Breezy dismissal | Science & nature | The Australian: "Environment Minister Ian Campbell is indebted to an endangered parrot, writes Ewin Hannan


April 08, 2006
TWO days into the 2004 federal election campaign, Ian Campbell was on the telephone with a message for voters in the marginal Victorian seat of McMillan. The federal Environment Minister told me he had 'undoubted powers' to veto the Bald Hills electricity-generation wind farm proposed for the electorate, saying it was an outrage that Steve Bracks's state Labor Government had overridden the concerns of local residents to approve the project.
Campbell's intervention was a gift for Liberal candidate Russell Broadbent, who accused local federal Labor MP Christian Zahra of not standing up to his state ALP colleagues.
Three days before the election, Campbell wrote to McMillan residents, telling them, somewhat dramatically, that their vote 'may well decide the future of South Gippsland's magnificent landscape'.

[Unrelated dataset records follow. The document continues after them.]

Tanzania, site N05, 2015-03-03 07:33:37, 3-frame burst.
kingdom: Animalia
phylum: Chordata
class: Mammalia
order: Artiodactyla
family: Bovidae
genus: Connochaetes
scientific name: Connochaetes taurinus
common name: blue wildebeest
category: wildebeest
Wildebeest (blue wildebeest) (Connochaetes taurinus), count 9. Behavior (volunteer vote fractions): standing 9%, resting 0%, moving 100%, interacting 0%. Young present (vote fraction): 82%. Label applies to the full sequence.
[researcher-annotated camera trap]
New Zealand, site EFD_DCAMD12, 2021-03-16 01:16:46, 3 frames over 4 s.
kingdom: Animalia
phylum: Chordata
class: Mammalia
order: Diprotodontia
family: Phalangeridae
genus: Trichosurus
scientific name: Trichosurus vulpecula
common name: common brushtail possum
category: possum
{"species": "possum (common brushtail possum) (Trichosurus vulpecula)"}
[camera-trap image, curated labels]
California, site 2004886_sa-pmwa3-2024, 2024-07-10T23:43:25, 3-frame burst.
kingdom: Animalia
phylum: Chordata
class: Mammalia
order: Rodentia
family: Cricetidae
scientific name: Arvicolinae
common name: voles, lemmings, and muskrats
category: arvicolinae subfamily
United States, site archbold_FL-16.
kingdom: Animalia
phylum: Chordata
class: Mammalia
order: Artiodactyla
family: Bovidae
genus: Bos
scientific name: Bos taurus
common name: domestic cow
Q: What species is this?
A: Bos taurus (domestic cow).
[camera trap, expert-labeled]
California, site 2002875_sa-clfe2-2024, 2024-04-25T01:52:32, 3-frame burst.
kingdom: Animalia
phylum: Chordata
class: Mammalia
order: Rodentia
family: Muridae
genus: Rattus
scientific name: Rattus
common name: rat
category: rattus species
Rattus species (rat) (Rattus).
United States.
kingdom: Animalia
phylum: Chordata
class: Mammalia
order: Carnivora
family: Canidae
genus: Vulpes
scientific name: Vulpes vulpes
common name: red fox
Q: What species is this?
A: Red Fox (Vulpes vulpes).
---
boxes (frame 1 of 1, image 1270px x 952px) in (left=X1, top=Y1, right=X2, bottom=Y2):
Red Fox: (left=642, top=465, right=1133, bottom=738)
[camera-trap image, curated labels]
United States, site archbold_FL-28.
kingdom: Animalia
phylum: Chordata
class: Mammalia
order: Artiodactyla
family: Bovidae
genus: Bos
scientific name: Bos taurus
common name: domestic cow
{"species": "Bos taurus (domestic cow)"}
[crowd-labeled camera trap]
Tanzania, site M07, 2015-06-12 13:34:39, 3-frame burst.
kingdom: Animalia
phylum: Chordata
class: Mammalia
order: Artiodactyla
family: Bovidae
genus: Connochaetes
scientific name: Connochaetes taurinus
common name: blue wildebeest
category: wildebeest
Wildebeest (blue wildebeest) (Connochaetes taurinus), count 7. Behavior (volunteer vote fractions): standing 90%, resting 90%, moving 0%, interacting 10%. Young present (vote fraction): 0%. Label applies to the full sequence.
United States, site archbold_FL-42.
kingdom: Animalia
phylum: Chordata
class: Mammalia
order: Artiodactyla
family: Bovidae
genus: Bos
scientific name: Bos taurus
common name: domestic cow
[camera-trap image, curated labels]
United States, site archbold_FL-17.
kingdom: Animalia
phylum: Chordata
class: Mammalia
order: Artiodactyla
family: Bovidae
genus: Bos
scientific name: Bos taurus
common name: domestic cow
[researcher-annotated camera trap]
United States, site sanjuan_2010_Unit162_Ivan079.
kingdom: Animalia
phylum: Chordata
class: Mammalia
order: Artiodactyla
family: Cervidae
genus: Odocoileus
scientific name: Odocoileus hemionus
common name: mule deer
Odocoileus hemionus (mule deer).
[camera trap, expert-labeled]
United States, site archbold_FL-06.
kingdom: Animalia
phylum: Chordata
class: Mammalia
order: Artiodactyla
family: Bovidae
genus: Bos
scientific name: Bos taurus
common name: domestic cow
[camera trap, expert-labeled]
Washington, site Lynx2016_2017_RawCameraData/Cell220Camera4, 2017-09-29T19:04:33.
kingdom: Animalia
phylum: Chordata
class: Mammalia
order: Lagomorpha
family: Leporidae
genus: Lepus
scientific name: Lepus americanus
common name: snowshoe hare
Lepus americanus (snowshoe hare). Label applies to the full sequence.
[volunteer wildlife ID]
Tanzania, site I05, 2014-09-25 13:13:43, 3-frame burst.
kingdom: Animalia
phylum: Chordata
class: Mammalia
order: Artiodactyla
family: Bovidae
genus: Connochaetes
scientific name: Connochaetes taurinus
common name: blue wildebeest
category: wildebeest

'As the Minister for the Environment, I guarantee that I will exercise my responsibilities to ensure that any development submissions meets every requirement of the Environment Protection and Biodiversity Conservation Act,' he wrote. 'The voters of McMillan may well decide who governs Australia for a long time to come. Should Christian Zahra be re-elected as part of a [Mark] Latham Labor government, you will send a signal ... that you tolerate interference from the Bracks Government in local planning decisions and that you are happy to play host to increasing numbers of wind turbines in your region.'
Three days later, Zahra lost the seat, the only Victorian Labor member to be thrown out at the 2004 election. On the following Tuesday, Campbell delivered, announcing the Bald Hills wind farm had been put on hold.